June was very dry and so my planting, along with many local farmers, was late.  We have had more rain during July...  more than 50mm so far,  and so the winter vegetables are coming along and the weeds are germinating rapidly.  The difference in seasons is shown effectively by these "flashbacks" in my social media feeds.

I still refer back to my "old" posts for information sometimes, and feel as though repeating information isn't very useful.  This was made obvious to me this week when someone, elsewhere, referred to the "phosphate issue" and the fact that we are "flushing it all out to sea".  It is true,  and I am reminded me of my old post....
Perhaps I can diverge into thoughts about life, the universe and everything.

Wednesday, 5 July 2017

Not much rain, late season and where to from here....

I have just posted a "half written" bit from over a month ago.  It's not because I have nothing to say,  but because I seem to have "gone off on a tangent" as far as what is happening in the garden, the house and everything.  There is the issue that "life has got in the way" as I am now a carer for my aged mother....  having just (almost) relinquishing care of my youngest son.  He seems to be doing well, and my mother seems to be needing more effort on my part.  I hadn't anticipated this.
The garden is running late this year.  It has been a very dry autumn and so I planted seeds and seedlings later than usual.  It isn't a serious problem,  but it is fairly extreme.  Facebook has made the delay even more obvious.  The "this day last year' memories that the app enables makes it all so obvious.  Instead of the jonquil flowers that I am being shown of this day last year,  the bulbs are only now emerging from the soil....

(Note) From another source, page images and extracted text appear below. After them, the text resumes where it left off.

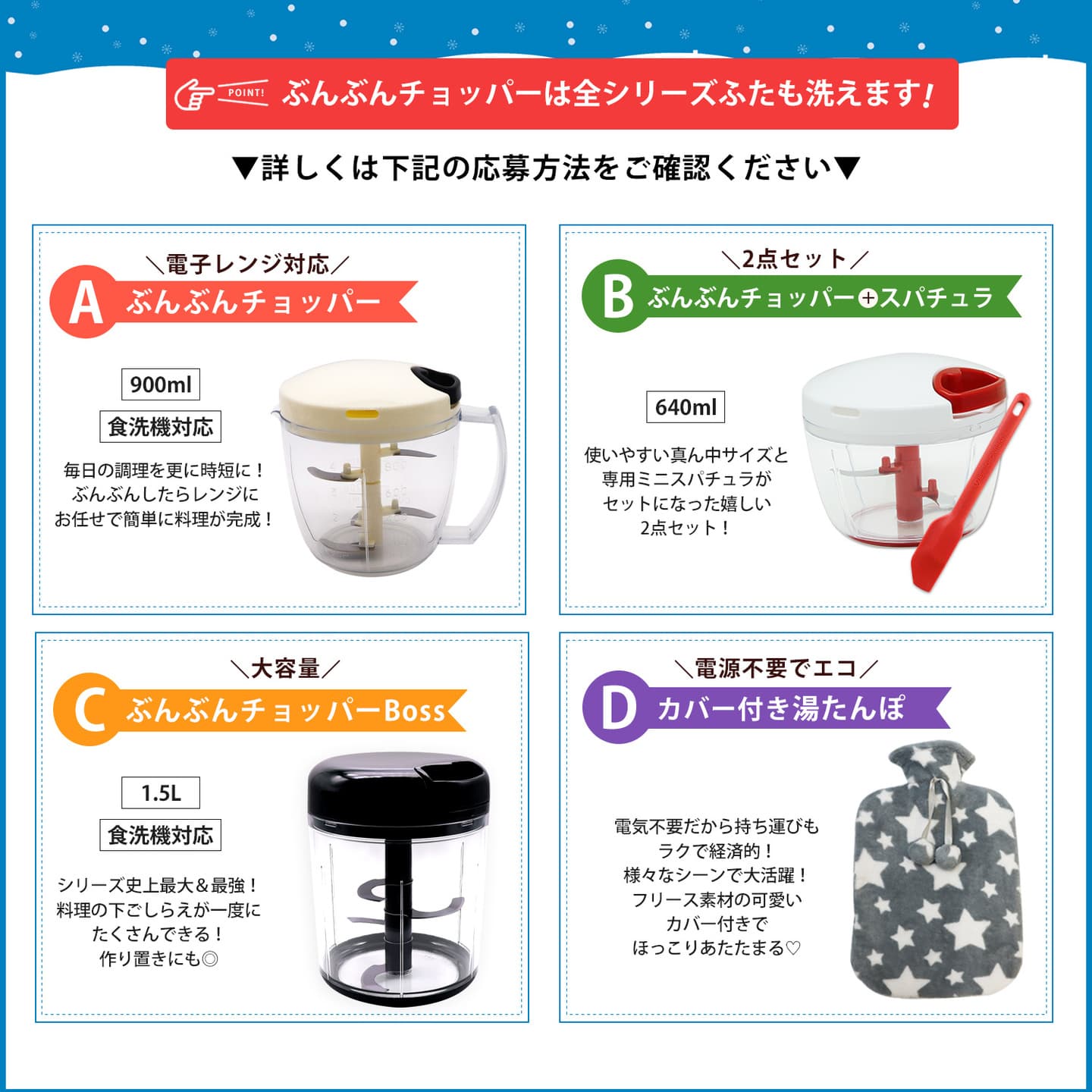 POINT! ぶんぶんチョッパーは全シリーズふたも洗えます！

▼詳しくは下記の応募方法をご確認ください▼

＼電子レンジ対応／
A ぶんぶんチョッパー

900ml
食洗機対応

毎日の調理を更に時短に！
ぶんぶんしたらレンジに
お任せで簡単に料理が完成！

＼2点セット／
B ぶんぶんチョッパー+スパチュラ

640ml

使いやすい真ん中サイズと
専用ミニスパチュラが
セットになった嬉しい
2点セット！

＼大容量／
C ぶんぶんチョッパーBoss

1.5L
食洗機対応

シリーズ史上最大＆最強！
料理の下ごしらえが一度に
たくさんできる！
作り置きにも◎

＼電源不要でエコ／
D カバー付き湯たんぽ

電気不要だから持ち運びも
ラクで経済的！
様々なシーンで大活躍！
フリース素材の可愛い
カバー付きで
ほっこりあたたまる♡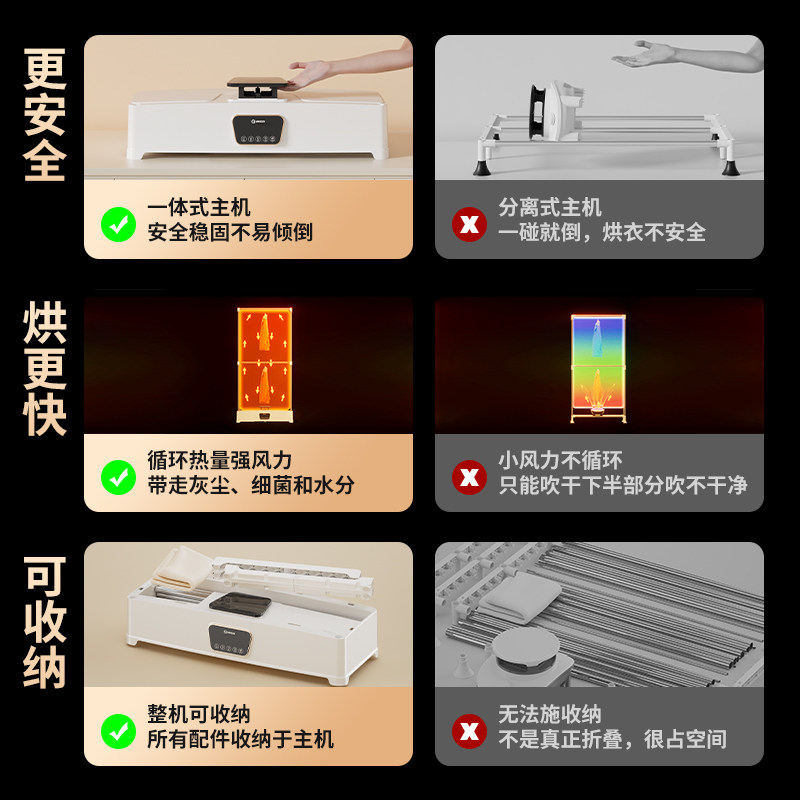 更安全

一体式主机
安全稳固不易倾倒

分离式主机
一碰就倒，烘衣不安全

烘更快

循环热量强风力
带走灰尘、细菌和水分

小风力不循环
只能吹干下半部分吹不干净

可收纳

整机可收纳
所有配件收纳于主机

无法施收纳
不是真正折叠，很占空间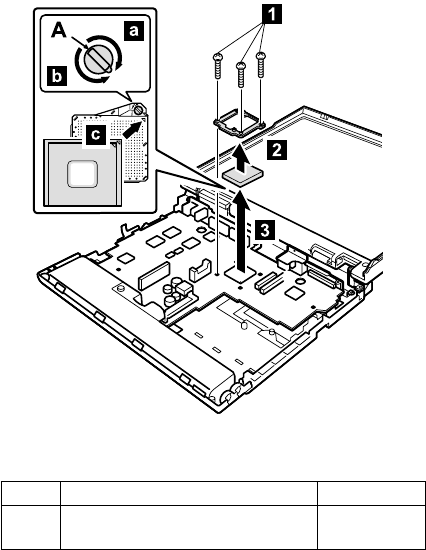 A
a
b
c
1
2
3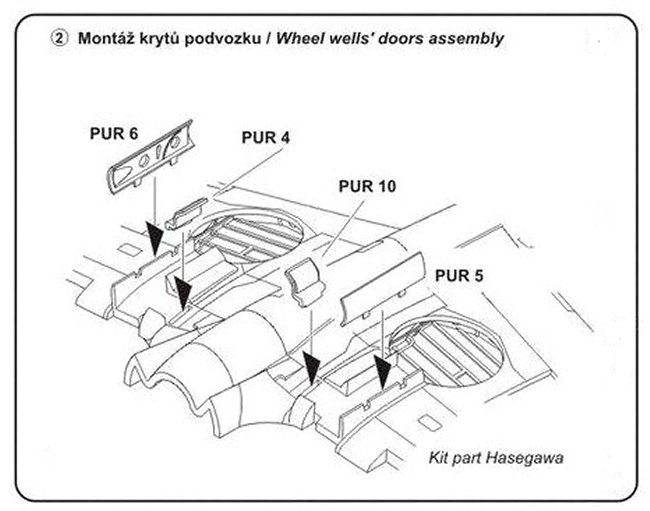 ② Montáž krytů podvozku / Wheel wells' doors assembly

PUR 6

PUR 4

PUR 10

PUR 5

Kit part Hasegawa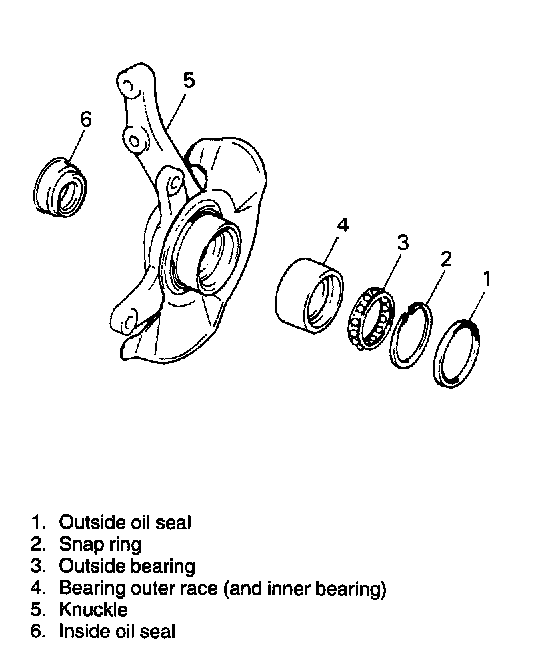 5
6
4
3
2
1

1. Outside oil seal
2. Snap ring
3. Outside bearing
4. Bearing outer race (and inner bearing)
5. Knuckle
6. Inside oil seal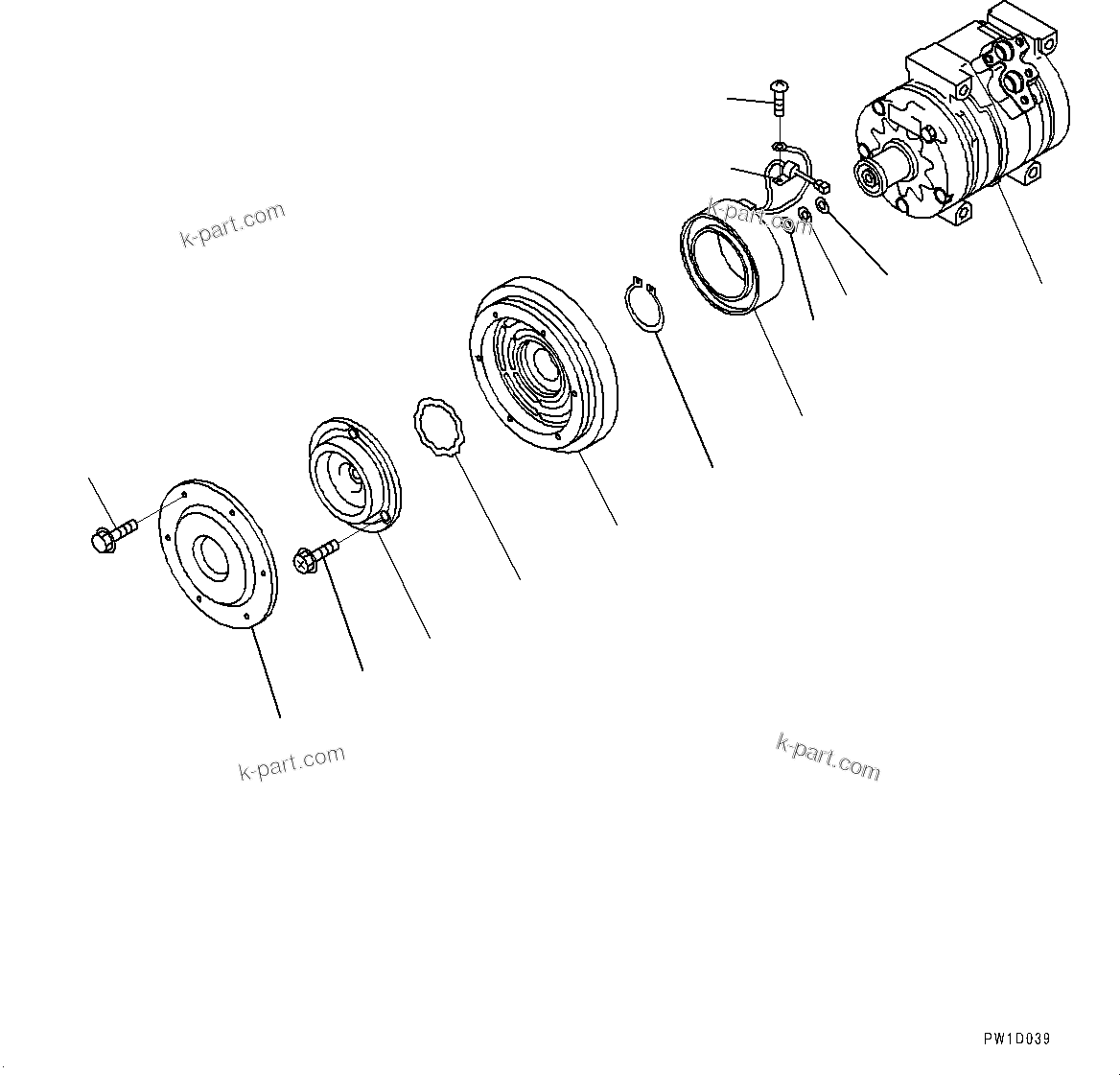 k-part.com

k-part.com

k-part.com

k-part.com

PW1D039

I have planted most of the usual winter crops,  and those have needed supplementary watering...  in June!  For the whole month, we had only 18mm of rain.  
 Broad beans.....

..... and an assortment of brassicas.
I have also been writing, as usual,  a diary of sorts,  and so I may begin to include some of those thoughts here....  though it may end up being an essay on "why I am an introvert" rather than a garden monologue.

End of May... but posted late.

I haven't been writing any "serious posts" for quite a long time.  My garden, growing food and managing my household (while dealing with a few difficult personal issues) have taken my time.  That doesn't mean that I haven't been thinking.  I try to avoid discussions about CO2 in the atmosphere, climate or renewable energy sources, mainly because I don't agree with many people and it is rather stressful to find myself in arguments.

The measurements of CO at Mauna Loa,  even if they are inaccurate as a measure for the whole earth,  are the longest consistent estimation that we have.  Just how unsafe the levels are now does require some projection, and the "deniers" are happy to say that it's all rather speculative so that we needn't consider it an issue.  (Some even think that the added CO2 might help plants grow, despite the fact that there is no indication of a CO2 deficiency for plant growth.)  Anyway,  it has been suggested that 350ppm would be a safe level to contain any serious consequences.  Unfortunately,  the Mauna Loa levels are now indicating that we are at 410ppm and rising.  This does not seem prudent.

The only solution that ever seems to be discussed is the production of electrical energy by "renewable" means to maintain the current "first world" lifestyle.